ElBaradei proposes national unity government in Egypt
WASHINGTON — Leading Egyptian dissident Mohamed ElBaradei proposed Thursday that a three-person national unity government succeed President Hosni Mubarak and his deputy, and steer Egypt to democracy.
In an interview with Foreign Policy Magazine, ElBaradei said the US-backed transition process led by Vice President Omar Suleiman will fail to take the country to democracy unless “we keep kicking their behinds.”
He added: “I think the whole process is a faulty process. You don’t get the fox to be in charge of the chicken coop.”
ElBaradei was interviewed in his Cairo home before Mubarak delivered a televised speech announcing a transfer of some powers to Suleiman, but did not step down, sparking an angry reaction from demonstrators massed in Tahrir Square.
ElBaradei recalled that Suleiman, whom Mubarak recently named his first ever vice president, said Egypt does not have the “culture” of democracy.
“No, I don’t have any confidence” in Suleiman, said ElBaradei.
The military leaders who have practiced dictatorship for decades “don’t understand, let alone are willing to move Egypt into democracy, unless we keep kicking their behinds,” he said.
ElBaradei said he urges young Egyptians, whom he says are the only ones who can bring change because they have “no hidden agenda,” to maintain their mass protests until they satisfy their demands — above all that Mubarak leave.
He implied Suleiman also leave when he said “there is no credibility in either Mubarak or Suleiman or anybody who is associated with that regime.”
His advice to the young people is to take charge of the “transitional period of a year,” he said.
“And I am suggesting a presidential council of three people, a transitional government of national salvation, national unity under a caretaker government of people who have sterling reputations, have experience,” he said.
The national unity government would “then prepare the country for free and fair elections,” he added.

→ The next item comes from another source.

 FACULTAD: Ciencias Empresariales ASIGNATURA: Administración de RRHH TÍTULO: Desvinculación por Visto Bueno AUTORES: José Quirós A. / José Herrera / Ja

He called for abolishing the current constitution and replacing it with a new one “which is really democratic, with a president who has checks and balances” on him.

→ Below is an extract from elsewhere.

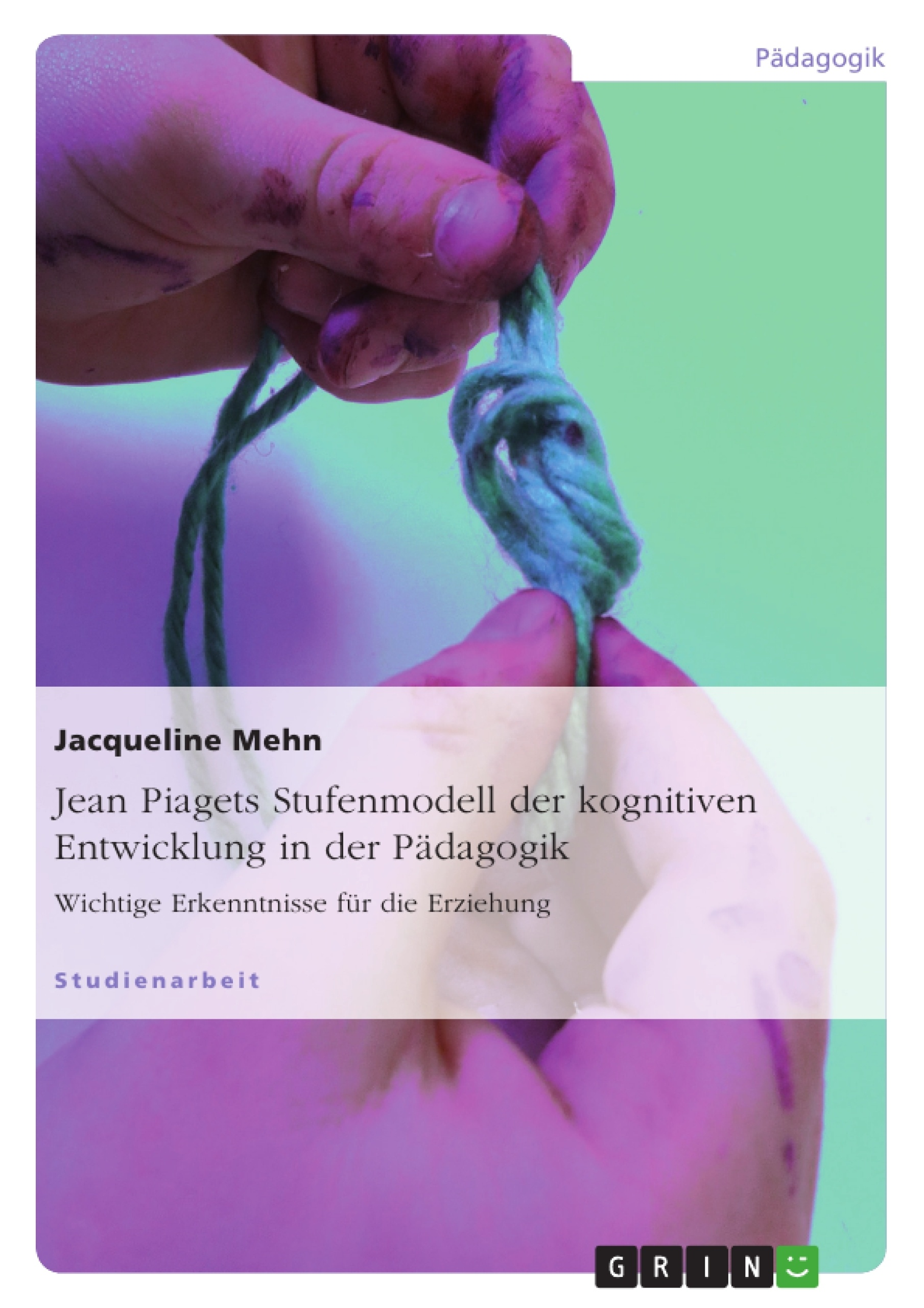 Titel: Jean Piagets Stufenmodell der kognitiven Entwicklung in der Pädagogik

He also pushed for abolishing the “rigged” parliament and replacing it with one that “has the power of the purse and oversight” as well as establishing an independent judiciary.
ElBaradei, a Nobel Peace Prize laureate who was the head of the UN International Atomic Energy Agency (IAEA), outlined a similar political transition in an interview with Austria’s die Presse daily.
The dissident did not make clear his own political ambitions except to say that he has always described himself as “an agent for change” rather than a grassroots organizer.
“But I never said I’m not a politician,” he said.
He said that in the year he has been back in Egypt he has tried to lift the hopes of young Egyptians with the promise of democracy.
“My message to them is to try to make them feel that they are no different from other people, that they have all the tools, all the talents,” he said.
He tells them that “it’s only through democracy we will be able to change this whole system.”
He expressed fears that the regime risked making Egyptians more radical.
“If you try to crush them, you will then get into a bloody revolution,” he warned.